5 reasons why you should move to Scarborough
PUBLISHED: 08:59 06 August 2019 | UPDATED: 09:00 06 August 2019
© Tony Bartholomew
Neighbourhood know-how, places and people
Scarborough boasts one of the most spectacular and beloved coastal locations in the country, with two sweeping bays, each with its own distinct personality (glitz and amusement arcades in the South Bay; more tranquil and nostalgic in the North Bay), either side of a headland dramatically topped by the ruins of a 12th-century castle. And it's surrounded by (and just minutes from) three very different and remarkable landscapes - the wilds of the North York Moors to the north; the rural idyll of the Vale of Pickering due west; and the gently undulating chalk downs of the Wolds heading south. Scarborough's a 45-minute train journey from one of the country's busiest and most historic stations, York, with hourly trains between the two. They're similarly frequent from Hull, although that journey takes a little longer - anything from 75 to nearly 90 minutes. And no thanks to Dr Beeching for cutting the line from Whitby to Scarborough back in the '60s - you'll need to make that journey by bus or car. Anyone travelling to Scarborough by road regularly will attest that the three main routes (the A64 from York, the A165 from Hull, and the A171 from Whitby) can be frustratingly slow if you get stuck behind a tractor or caravan.
Bag a property
Property is still very affordable, with solid little Victorian terraces going for considerably less than £150,000, while flats on the South Cliff, with probably the best sea views locally (or indeed anywhere else) can still squeak in under £200,000. The winding streets and Georgian architecture of the Old Town, behind the Harbour, make it popular - although parking can be, let's say challenging, in the summer. If you've cash to splash, check out picture-perfect Scalby on the town's northern border.

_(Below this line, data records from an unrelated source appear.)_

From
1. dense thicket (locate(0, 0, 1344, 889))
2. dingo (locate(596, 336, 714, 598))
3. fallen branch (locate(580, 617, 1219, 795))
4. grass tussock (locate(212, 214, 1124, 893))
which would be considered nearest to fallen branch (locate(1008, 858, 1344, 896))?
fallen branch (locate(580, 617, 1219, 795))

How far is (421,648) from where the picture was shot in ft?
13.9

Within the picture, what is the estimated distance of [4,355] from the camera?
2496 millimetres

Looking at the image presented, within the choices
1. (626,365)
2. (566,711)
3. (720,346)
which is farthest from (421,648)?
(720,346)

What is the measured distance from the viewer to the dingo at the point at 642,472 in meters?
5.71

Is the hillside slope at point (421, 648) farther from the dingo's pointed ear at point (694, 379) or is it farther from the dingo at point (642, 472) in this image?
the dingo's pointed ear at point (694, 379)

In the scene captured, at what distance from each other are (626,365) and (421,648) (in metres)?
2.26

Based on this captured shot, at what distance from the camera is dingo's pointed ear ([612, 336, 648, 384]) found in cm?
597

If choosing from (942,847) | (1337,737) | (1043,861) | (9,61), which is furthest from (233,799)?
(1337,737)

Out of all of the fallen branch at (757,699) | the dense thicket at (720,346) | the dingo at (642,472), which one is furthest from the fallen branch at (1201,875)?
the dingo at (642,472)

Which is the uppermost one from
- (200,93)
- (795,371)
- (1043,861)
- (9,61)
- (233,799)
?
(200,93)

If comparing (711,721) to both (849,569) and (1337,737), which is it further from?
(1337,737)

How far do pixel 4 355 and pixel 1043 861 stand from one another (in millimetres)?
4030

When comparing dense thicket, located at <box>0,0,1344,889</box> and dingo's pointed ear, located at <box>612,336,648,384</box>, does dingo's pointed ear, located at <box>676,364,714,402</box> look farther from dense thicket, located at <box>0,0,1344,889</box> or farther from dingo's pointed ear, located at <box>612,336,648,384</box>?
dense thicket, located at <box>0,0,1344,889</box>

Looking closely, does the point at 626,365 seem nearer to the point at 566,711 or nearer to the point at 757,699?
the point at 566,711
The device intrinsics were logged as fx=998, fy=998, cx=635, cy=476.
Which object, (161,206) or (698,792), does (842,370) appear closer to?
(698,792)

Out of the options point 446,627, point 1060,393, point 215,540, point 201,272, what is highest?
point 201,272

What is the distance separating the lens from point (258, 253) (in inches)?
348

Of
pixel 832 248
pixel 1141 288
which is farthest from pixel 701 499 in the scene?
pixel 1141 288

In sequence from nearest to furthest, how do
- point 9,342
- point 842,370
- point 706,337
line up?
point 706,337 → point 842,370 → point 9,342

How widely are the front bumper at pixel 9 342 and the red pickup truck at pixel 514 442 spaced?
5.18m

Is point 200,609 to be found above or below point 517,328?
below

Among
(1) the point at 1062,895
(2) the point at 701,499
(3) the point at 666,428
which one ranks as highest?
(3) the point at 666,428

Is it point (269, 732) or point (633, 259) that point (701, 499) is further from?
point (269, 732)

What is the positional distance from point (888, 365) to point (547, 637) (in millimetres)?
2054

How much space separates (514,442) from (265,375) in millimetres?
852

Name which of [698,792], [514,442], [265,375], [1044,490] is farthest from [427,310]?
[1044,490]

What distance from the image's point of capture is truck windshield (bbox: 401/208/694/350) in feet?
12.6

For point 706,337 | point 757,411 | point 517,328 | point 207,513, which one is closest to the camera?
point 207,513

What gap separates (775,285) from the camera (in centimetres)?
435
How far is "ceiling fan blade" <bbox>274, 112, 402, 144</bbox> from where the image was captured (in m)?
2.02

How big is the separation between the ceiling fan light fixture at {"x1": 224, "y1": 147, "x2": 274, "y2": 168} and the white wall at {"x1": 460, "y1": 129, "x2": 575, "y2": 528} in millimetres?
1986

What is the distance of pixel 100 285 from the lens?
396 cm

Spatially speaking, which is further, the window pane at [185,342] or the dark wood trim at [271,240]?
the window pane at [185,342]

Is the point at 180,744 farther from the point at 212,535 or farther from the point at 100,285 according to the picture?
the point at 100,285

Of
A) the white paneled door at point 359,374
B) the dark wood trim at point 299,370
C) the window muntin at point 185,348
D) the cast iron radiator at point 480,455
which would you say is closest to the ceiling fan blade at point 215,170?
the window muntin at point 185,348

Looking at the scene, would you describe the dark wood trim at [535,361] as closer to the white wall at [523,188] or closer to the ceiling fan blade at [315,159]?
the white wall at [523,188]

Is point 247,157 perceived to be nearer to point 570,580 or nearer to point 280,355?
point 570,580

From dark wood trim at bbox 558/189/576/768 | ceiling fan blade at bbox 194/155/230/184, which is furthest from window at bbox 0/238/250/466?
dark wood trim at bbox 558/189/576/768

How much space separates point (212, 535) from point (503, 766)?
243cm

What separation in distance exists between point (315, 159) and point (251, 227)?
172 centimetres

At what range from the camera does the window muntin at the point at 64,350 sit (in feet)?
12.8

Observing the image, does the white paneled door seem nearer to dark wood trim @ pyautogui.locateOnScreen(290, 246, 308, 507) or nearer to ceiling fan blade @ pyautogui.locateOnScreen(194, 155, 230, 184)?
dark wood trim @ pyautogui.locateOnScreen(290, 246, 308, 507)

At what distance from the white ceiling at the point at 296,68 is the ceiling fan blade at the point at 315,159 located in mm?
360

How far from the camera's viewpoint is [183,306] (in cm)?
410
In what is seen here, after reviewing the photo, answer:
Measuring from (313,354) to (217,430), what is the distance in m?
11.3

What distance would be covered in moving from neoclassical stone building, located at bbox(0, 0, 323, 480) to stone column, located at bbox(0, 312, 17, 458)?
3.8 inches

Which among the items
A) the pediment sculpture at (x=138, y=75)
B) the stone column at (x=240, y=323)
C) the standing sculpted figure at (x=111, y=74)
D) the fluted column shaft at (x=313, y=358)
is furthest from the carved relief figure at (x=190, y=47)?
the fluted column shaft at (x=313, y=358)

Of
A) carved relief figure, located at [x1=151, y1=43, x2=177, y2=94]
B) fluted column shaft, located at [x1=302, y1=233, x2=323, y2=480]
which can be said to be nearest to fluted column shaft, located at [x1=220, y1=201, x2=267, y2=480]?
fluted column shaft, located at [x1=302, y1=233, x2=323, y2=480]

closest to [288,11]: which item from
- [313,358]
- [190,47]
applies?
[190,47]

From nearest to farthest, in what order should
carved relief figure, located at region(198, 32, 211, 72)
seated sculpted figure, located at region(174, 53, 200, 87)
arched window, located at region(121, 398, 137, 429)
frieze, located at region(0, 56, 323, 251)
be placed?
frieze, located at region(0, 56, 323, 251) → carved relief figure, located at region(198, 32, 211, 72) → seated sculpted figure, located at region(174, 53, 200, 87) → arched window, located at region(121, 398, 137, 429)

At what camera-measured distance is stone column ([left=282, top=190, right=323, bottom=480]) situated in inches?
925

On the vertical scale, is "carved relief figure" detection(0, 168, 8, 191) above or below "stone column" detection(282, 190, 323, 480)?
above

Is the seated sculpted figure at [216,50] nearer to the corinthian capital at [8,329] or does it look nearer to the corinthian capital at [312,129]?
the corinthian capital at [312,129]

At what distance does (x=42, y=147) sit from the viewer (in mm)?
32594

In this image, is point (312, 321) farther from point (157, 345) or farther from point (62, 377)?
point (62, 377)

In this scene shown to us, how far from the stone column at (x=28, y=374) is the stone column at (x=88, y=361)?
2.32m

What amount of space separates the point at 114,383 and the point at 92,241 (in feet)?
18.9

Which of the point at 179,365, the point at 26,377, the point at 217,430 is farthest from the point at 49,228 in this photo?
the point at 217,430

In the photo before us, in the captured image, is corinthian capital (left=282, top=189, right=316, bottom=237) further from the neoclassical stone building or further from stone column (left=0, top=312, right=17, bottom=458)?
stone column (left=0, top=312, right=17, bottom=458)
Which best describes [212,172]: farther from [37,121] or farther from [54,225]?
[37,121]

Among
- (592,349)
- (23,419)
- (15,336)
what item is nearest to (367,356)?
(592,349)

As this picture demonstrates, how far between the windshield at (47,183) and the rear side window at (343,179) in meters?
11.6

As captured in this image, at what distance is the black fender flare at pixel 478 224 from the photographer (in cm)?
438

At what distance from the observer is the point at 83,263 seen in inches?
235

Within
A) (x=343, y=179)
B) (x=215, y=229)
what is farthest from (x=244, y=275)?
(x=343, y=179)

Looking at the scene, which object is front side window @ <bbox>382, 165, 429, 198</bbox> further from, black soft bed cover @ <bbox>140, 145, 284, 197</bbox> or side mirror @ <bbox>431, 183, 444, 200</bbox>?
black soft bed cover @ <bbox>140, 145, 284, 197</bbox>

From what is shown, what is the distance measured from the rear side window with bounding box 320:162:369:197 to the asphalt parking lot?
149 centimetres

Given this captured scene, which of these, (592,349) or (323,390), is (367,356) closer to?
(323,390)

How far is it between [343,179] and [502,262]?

Where to start? Scarborough has a remarkable history - the castle which looms over the town has passed through many hands, including, in the English Civil War, both Roundheads and Royalists; the extraordinary circular Rotunda Museum was built and run in the 1820s by a globally important intelligentsia including the 'father of English geology', William Smith; and the town has been inspiration to many artists including Pre-Raphaelites Rossetti and Burne-Jones, whose work can be seen in the glorious church St Martin-on-the-Hill, and the master of moonlight, Atkinson Grimshaw - see examples of his work at Scarborough Art Gallery.
Café & cocktails
There are many great places to eat and drink in Scarborough, and space is limited, so here's a whistlestop tour of personal favourites: Eat Me Café - warm and welcoming, effortlessly cool, wide-ranging menu from burgers to donburi (plus those cocktails); Pomodoro - good pizza, often full of Italian diners (always a good sign); La Lanterna Ristorante - magnificent internationally-acclaimed northern Italian cuisine (but chef Giorgio Alessio is looking to retire, so hurry!); The Plough - great game and more from chef Jon Smith; Crema e Cioccolato - superb Italian gelato with some truly unusual flavours (tiramisu, fig and ricotta); Lookout on the Pier for superb eat-in fish and chips; North Bay Fisheries for takeout; Yay! Coffee, Greensmith's, the Seastrand and Café Italia for seriously good coffee. Just out of town Wrea Head Hall is a gorgeous spot for afternoon tea or fine dining with a sense of occasion.
Homebird House is a magnet for local interiors buffs, and great for unusual gifts - and nothing is too much trouble for owner Alex Anderson. It's opposite the main entrance to Scarborough's recently refurbished Market Hall full of tiny independents. Blandscliff Gallery and Studio is a hive of arty activity. Wander down Bar Street for offbeat offerings including unusual gifts at Rafferty's and The Amber Room and - it had to happen - a cat-and-steampunk-themed café, Steampuss.